In effect, it is clear that that motion is intended to test the views of the House as to whether the present Executive Council shall continue in office. It is based on Article 53 of the Constitution, which says: “The President and Ministers nominated by him shall retire from office when they cease to retain the support of the majority in Dáil Eireann.”
The result was a tie of 71 votes each. As a result the vote of the Speaker Mr Michael Hayes decided the issue for the Government. The absence of Mr Jinks of the National League Party (who were in alliance with Fianna Fail) was crucial to Cosgrave’s survival.

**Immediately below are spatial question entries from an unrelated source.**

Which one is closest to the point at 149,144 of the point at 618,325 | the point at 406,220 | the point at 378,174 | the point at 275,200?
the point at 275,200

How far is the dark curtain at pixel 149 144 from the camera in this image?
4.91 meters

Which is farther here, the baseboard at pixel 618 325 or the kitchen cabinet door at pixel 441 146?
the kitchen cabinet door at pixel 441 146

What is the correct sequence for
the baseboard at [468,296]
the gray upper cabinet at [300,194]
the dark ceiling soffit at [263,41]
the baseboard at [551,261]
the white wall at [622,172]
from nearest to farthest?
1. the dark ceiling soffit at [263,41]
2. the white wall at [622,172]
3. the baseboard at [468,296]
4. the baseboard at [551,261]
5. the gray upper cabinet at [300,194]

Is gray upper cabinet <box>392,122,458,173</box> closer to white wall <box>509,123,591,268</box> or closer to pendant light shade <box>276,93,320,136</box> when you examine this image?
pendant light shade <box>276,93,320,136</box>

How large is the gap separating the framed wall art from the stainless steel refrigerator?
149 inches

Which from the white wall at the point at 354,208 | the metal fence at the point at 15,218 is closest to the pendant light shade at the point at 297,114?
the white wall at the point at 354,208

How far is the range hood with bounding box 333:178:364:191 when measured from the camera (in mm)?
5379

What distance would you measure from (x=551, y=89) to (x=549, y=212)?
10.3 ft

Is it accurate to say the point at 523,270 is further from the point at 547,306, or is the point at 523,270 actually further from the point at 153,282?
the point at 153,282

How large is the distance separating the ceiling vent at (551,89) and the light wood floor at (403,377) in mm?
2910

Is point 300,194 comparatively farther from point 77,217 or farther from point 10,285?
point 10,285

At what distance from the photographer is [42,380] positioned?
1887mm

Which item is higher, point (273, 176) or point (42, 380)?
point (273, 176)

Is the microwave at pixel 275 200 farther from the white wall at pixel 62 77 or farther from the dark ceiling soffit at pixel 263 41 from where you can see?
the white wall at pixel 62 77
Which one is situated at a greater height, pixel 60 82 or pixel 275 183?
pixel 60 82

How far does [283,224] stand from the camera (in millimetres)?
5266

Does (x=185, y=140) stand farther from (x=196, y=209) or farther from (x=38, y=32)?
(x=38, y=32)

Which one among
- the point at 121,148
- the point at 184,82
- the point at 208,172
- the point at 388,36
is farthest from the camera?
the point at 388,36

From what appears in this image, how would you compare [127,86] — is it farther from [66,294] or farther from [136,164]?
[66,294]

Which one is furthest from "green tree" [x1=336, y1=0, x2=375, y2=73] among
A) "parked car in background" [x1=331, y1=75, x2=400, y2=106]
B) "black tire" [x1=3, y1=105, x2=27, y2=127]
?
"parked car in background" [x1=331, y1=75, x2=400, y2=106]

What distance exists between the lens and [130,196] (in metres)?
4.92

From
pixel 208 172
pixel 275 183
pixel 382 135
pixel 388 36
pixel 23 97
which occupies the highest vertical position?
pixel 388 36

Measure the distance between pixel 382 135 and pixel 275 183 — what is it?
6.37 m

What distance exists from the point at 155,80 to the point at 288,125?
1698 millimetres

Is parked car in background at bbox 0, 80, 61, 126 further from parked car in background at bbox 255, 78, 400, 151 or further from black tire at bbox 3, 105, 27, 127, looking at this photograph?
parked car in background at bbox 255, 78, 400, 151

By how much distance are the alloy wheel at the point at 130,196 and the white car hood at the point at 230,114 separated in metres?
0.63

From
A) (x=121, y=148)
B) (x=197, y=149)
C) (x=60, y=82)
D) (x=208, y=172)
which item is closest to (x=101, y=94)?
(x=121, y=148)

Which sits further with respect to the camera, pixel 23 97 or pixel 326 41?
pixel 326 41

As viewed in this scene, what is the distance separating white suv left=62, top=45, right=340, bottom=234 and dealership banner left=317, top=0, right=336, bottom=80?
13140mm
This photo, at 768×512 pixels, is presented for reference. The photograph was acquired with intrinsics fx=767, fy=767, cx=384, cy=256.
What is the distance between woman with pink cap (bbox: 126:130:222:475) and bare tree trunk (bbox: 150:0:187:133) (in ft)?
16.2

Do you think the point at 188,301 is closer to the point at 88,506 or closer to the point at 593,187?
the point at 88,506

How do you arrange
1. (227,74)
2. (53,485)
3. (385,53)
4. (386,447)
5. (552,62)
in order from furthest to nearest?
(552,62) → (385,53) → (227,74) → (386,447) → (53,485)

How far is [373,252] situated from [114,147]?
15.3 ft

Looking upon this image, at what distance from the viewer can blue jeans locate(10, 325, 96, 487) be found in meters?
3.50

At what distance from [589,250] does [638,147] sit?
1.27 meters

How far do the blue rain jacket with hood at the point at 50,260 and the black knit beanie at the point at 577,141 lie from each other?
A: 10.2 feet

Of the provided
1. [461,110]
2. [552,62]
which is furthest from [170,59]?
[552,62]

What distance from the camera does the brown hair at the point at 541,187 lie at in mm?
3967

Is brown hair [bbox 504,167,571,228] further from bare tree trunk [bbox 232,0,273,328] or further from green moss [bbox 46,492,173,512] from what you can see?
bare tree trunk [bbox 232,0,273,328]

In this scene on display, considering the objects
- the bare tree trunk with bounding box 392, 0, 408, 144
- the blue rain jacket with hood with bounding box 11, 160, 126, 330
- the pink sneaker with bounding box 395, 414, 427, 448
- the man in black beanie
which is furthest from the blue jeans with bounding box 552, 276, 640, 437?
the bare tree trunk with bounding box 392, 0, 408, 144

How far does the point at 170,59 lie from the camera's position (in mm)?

It is widely believed that Jinks non-appearance was due to the intervention of Major Bryan Cooper [above] and J.M. Smyllie (editor of the Irish Times) who plied Jinks with liberal quantities of drink in the hours before the vote was taken. Their hospitality apparently rendered their hapless guest in no fit state to attend the House. The pair convinced their drinking companion that a ticket home was a better course of action than attendance upon the House when he was obviously the worse for wear. They then put him on the Sligo train and thus unable to partake in the day’s parliamentary proceedings. This development thus saved Mr Cosgrave’s Government from almost certain defeat.